(Dataset excerpt)
— Start —

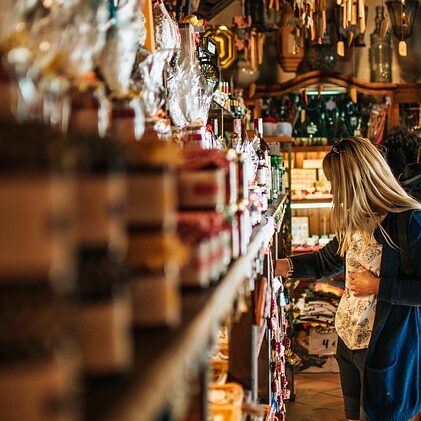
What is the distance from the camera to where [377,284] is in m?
3.32

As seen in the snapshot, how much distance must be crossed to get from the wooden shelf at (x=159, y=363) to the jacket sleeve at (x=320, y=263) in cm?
286

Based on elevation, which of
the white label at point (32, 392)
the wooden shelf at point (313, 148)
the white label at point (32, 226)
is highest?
the wooden shelf at point (313, 148)

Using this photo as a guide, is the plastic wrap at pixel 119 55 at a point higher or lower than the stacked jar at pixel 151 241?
higher

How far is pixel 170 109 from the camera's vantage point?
2.24 m

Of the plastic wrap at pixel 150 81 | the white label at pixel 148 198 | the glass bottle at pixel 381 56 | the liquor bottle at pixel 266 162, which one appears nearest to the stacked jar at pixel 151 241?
the white label at pixel 148 198

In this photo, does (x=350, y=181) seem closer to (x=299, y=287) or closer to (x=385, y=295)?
(x=385, y=295)

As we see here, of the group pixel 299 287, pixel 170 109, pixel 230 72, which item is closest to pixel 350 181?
pixel 170 109

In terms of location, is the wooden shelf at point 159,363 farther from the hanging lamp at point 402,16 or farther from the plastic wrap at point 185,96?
the hanging lamp at point 402,16

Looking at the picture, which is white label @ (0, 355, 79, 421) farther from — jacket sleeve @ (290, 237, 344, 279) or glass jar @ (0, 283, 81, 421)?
jacket sleeve @ (290, 237, 344, 279)

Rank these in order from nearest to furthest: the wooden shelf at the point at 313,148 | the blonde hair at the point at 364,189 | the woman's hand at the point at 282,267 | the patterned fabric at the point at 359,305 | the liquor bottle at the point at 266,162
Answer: the blonde hair at the point at 364,189
the patterned fabric at the point at 359,305
the liquor bottle at the point at 266,162
the woman's hand at the point at 282,267
the wooden shelf at the point at 313,148

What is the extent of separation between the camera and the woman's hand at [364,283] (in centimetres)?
333

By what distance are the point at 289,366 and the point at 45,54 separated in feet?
16.5

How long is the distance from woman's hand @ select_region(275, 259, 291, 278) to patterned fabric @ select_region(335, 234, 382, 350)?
0.47 metres

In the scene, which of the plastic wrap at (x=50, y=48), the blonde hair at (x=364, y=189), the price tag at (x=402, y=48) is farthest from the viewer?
the price tag at (x=402, y=48)
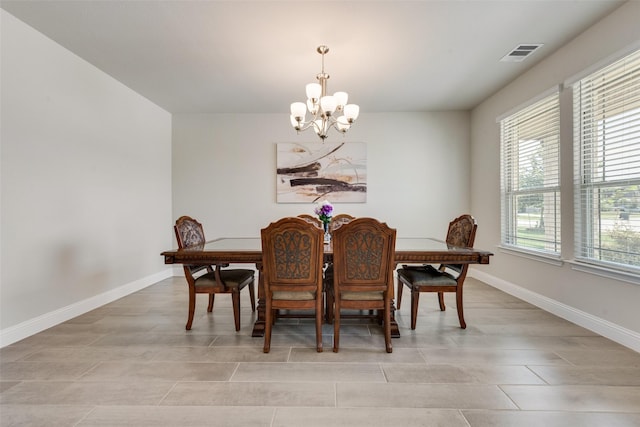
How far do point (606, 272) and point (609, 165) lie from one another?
0.87 meters

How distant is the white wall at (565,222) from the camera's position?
2.34 meters

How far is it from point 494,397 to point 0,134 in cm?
383

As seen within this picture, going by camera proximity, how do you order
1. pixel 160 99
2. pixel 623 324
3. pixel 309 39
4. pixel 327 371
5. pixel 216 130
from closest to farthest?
pixel 327 371 → pixel 623 324 → pixel 309 39 → pixel 160 99 → pixel 216 130

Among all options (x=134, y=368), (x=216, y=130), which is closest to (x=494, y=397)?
(x=134, y=368)

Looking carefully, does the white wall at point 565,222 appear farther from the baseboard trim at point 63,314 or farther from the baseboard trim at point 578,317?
the baseboard trim at point 63,314

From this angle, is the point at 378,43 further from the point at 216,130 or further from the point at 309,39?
the point at 216,130

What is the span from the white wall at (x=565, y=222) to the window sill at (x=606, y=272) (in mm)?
36

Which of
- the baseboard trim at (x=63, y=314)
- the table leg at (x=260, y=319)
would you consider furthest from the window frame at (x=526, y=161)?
the baseboard trim at (x=63, y=314)

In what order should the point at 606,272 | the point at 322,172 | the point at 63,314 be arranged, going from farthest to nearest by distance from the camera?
the point at 322,172
the point at 63,314
the point at 606,272

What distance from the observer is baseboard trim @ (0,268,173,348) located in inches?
94.7

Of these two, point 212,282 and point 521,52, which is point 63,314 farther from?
point 521,52

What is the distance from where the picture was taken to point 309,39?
8.92 feet

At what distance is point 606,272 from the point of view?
2482 millimetres

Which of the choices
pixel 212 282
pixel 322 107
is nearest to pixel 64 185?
pixel 212 282
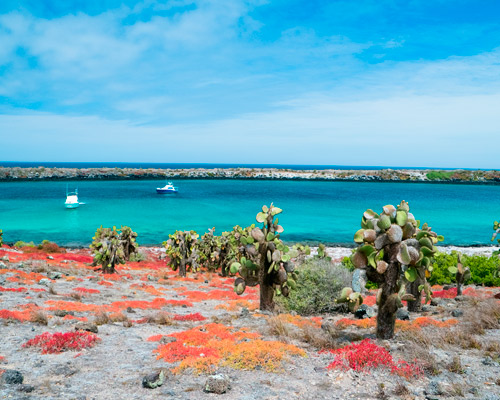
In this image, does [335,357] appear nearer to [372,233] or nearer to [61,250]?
[372,233]

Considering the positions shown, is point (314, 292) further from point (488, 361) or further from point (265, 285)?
point (488, 361)

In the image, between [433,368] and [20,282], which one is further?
[20,282]

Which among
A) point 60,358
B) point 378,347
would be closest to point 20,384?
point 60,358

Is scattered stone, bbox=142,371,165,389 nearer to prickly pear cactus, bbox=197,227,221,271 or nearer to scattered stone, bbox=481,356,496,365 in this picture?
scattered stone, bbox=481,356,496,365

— End —

• Instruction: Transcribe the full listing character for character. Pictures are excluded.

• Output:
What is the distance from the camera to where [377,284] is in m?
3.32

As seen in the snapshot, how much distance must be crossed to get from the wooden shelf at (x=159, y=363) to the jacket sleeve at (x=320, y=263) in cm?
286

Based on elevation, which of
the white label at point (32, 392)
the wooden shelf at point (313, 148)
the white label at point (32, 226)
is highest?
the wooden shelf at point (313, 148)

Using this photo as a guide, is the plastic wrap at pixel 119 55 at a point higher or lower than the stacked jar at pixel 151 241?
higher

How far is pixel 170 109 from the camera's vantage point?
2.24 m

Of the plastic wrap at pixel 150 81 | the white label at pixel 148 198 | the glass bottle at pixel 381 56 | the liquor bottle at pixel 266 162, which one appears nearest to the stacked jar at pixel 151 241?
the white label at pixel 148 198

In this photo, does (x=350, y=181) seem closer to (x=299, y=287) or closer to (x=385, y=295)?
(x=385, y=295)

As we see here, of the group pixel 299 287, pixel 170 109, pixel 230 72, which item is closest to pixel 350 181?
pixel 170 109

In terms of location, is the wooden shelf at point 159,363 farther from the hanging lamp at point 402,16 or farther from the plastic wrap at point 185,96?
the hanging lamp at point 402,16

Looking at the picture, which is white label @ (0, 355, 79, 421) farther from — jacket sleeve @ (290, 237, 344, 279) or glass jar @ (0, 283, 81, 421)?
jacket sleeve @ (290, 237, 344, 279)

Rank these in order from nearest to furthest: the wooden shelf at the point at 313,148 | the blonde hair at the point at 364,189 | the woman's hand at the point at 282,267 | the patterned fabric at the point at 359,305 | the liquor bottle at the point at 266,162
Answer: the blonde hair at the point at 364,189
the patterned fabric at the point at 359,305
the liquor bottle at the point at 266,162
the woman's hand at the point at 282,267
the wooden shelf at the point at 313,148

What is the extent of separation between the camera and the woman's hand at [364,283] (in centimetres)?
333

By what distance are the point at 289,366 and the point at 45,54 separated in feet?
16.5

How long is the distance from woman's hand @ select_region(275, 259, 291, 278) to patterned fabric @ select_region(335, 234, 382, 350)?
0.47 metres

In the scene, which of the plastic wrap at (x=50, y=48), the blonde hair at (x=364, y=189), the price tag at (x=402, y=48) is farthest from the viewer?
the price tag at (x=402, y=48)
How far do point (606, 272) and point (609, 165) lie from one another?
0.87 meters

How distant is the white wall at (565,222) from the camera's position?
2.34 meters

How far is it from point 494,397 to point 0,134 in cm?
383

As seen within this picture, going by camera proximity, how do you order
1. pixel 160 99
2. pixel 623 324
3. pixel 309 39
4. pixel 327 371
5. pixel 216 130
from closest to farthest?
pixel 327 371 → pixel 623 324 → pixel 309 39 → pixel 160 99 → pixel 216 130

Among all options (x=134, y=368), (x=216, y=130), which is closest to (x=494, y=397)?
(x=134, y=368)

Looking carefully, does the white wall at point 565,222 appear farther from the baseboard trim at point 63,314 or farther from the baseboard trim at point 578,317?
the baseboard trim at point 63,314

From this angle, is the point at 378,43 further from the point at 216,130 or further from the point at 309,39?
the point at 216,130

What is the span from the white wall at (x=565, y=222) to the window sill at (x=606, y=272) (in mm)?
36

Which of
- the baseboard trim at (x=63, y=314)
- the table leg at (x=260, y=319)
would you consider furthest from the window frame at (x=526, y=161)?
the baseboard trim at (x=63, y=314)

In what order should the point at 606,272 | the point at 322,172 | the point at 63,314 be arranged, going from farthest to nearest by distance from the camera?
the point at 322,172
the point at 63,314
the point at 606,272

What distance from the observer is baseboard trim @ (0,268,173,348) located in inches?
94.7

Of these two, point 212,282 and point 521,52, which is point 63,314 farther from?
point 521,52

What is the distance from where the picture was taken to point 309,39?
8.92 feet

At what distance is point 606,272 from the point of view?
2482 millimetres

Which of the choices
pixel 212 282
pixel 322 107
is nearest to pixel 64 185?
pixel 212 282
In this image, does [335,357] appear nearer to [372,233] or nearer to [61,250]?
[372,233]

Considering the positions shown, is point (314, 292) further from point (488, 361) or further from point (265, 285)?
point (488, 361)

In the image, between [433,368] and [20,282], which one is further?
[20,282]

Which among
A) point 60,358
B) point 378,347
would be closest to point 20,384?
point 60,358

Is scattered stone, bbox=142,371,165,389 nearer to prickly pear cactus, bbox=197,227,221,271 or nearer to scattered stone, bbox=481,356,496,365 in this picture?
scattered stone, bbox=481,356,496,365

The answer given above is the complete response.